Los golpes de la vida dejan
heridas. Algunas, gracias a Dios, cicatrizan con cierta velocidad. Otras tardan
en cerrarse. Otras siguen abiertas por semanas, meses, incluso años o,
lamentablemente, toda la vida.
Las
heridas del corazón tienen un comportamiento parecido. Una ofensa, una
traición, un desengaño, un fracaso, pueden hacernos daño durante un tiempo
breve, pero sin dejar grandes huellas en la propia vida. Otras veces tardan más
tiempo, pero al final cicatrizan. Pero existen heridas del alma que sangran
durante un tiempo largo, muy largo, casi asfixiante.
Esas
heridas ahogan el corazón y lo sumergen en depresiones intensas, en miedos que
aturden, en odios que destruyen, en desesperanza, en agonía interior, en
constante tristeza y en sospechas hacia todos y hacia todo.
Es
casi imposible evitar los malos momentos, los golpes fuertes en el camino de la
vida. Pero lo importante es saber afrontarlos con un corazón sano y con un
realismo sereno. Sobre todo, con la esperanza puesta en Dios.
En
el mundo no todos son buenos, pero tampoco todos son malos. No todas mis
decisiones llevan a buenos resultados, pero no todas están condenadas al
fracaso. Entre mis amigos no todos son fieles y sinceros, pero gracias a Dios
no son todos traidores y miserables.
Las
heridas forman parte de la vida, constituyen un ingrediente inevitable entre
quienes emprenden un camino. A veces, porque uno mismo es torpe y no supo
prever dónde estaba el peligro. Otras veces, porque los otros, con o sin culpa,
obstruyen nuestra vida, provocan heridas en el cuerpo o en el alma, cortan
nuestros mejores sueños o también (gracias a Dios) impiden que llevemos a cabo
planes absurdos.
No
puedo permitir que esas heridas paralicen mi alma. Tengo entre mis manos mil
horizontes que se harán realidad si empiezo a dar un nuevo paso.

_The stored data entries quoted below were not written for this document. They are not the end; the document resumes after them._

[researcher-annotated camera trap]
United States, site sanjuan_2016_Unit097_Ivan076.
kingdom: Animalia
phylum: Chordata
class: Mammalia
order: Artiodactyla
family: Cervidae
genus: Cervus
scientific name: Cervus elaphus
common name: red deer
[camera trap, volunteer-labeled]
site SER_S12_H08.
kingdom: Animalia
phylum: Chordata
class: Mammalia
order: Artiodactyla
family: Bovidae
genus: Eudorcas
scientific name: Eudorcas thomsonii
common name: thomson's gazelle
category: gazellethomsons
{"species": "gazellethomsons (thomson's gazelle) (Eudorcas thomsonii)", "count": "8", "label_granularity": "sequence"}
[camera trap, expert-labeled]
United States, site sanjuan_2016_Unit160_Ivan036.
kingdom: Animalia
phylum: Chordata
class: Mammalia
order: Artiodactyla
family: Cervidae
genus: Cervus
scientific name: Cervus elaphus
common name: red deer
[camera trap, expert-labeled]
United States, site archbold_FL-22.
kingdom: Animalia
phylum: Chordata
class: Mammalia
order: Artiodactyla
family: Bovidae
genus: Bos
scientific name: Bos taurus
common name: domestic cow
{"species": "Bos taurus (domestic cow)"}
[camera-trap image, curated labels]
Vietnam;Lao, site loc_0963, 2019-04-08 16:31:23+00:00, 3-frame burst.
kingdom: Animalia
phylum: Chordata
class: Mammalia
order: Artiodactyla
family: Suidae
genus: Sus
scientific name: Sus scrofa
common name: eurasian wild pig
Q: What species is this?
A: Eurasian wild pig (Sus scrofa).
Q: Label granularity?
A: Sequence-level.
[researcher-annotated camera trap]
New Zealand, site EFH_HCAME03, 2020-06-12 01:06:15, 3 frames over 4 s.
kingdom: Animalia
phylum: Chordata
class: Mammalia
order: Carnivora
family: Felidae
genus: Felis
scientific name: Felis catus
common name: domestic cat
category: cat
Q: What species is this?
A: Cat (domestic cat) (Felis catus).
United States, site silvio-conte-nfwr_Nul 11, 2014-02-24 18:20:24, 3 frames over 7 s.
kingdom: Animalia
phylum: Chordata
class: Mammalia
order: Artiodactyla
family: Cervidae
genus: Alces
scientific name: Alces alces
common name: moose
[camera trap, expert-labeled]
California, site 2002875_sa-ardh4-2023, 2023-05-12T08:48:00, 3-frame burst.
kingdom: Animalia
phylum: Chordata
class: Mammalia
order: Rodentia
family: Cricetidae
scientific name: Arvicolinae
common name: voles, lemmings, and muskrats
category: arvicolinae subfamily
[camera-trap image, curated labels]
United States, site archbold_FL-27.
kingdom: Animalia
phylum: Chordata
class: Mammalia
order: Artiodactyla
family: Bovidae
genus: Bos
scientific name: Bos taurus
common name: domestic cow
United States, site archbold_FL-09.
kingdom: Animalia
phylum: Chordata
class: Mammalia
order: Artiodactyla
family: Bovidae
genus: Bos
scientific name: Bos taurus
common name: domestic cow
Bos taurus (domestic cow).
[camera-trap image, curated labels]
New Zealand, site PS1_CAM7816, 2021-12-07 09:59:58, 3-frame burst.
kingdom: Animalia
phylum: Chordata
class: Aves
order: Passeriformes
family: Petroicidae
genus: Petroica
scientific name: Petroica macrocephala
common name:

Hay ojos y
corazones amigos que piden, que suplican, que me levante de mi pena, que deje
mis angustias, que supere ofensas, que pida perdón a Dios y a quien he dañado
de algún modo, que ponga en marcha mi inteligencia y mi voluntad para
conquistar metas buenas.
Hoy
es un día en el que mi corazón puede recibir una terapia profunda, intensa,
desde las manos de un Dios que no dejará nunca de amarme, porque soy obra de
sus manos. Basta simplemente que le dé permiso para que limpie, para que
restaure, para que le deje hablar en lo más íntimo del alma, para que consuele
mi dolor, para que perdone mi pecado, y para que me lleve, suavemente, a perdonar
a todo aquel que me haya provocado alguna herida en este camino misterioso del
existir humano.
De
corazón le deseo un buen y lindo día junto a todos los que ama.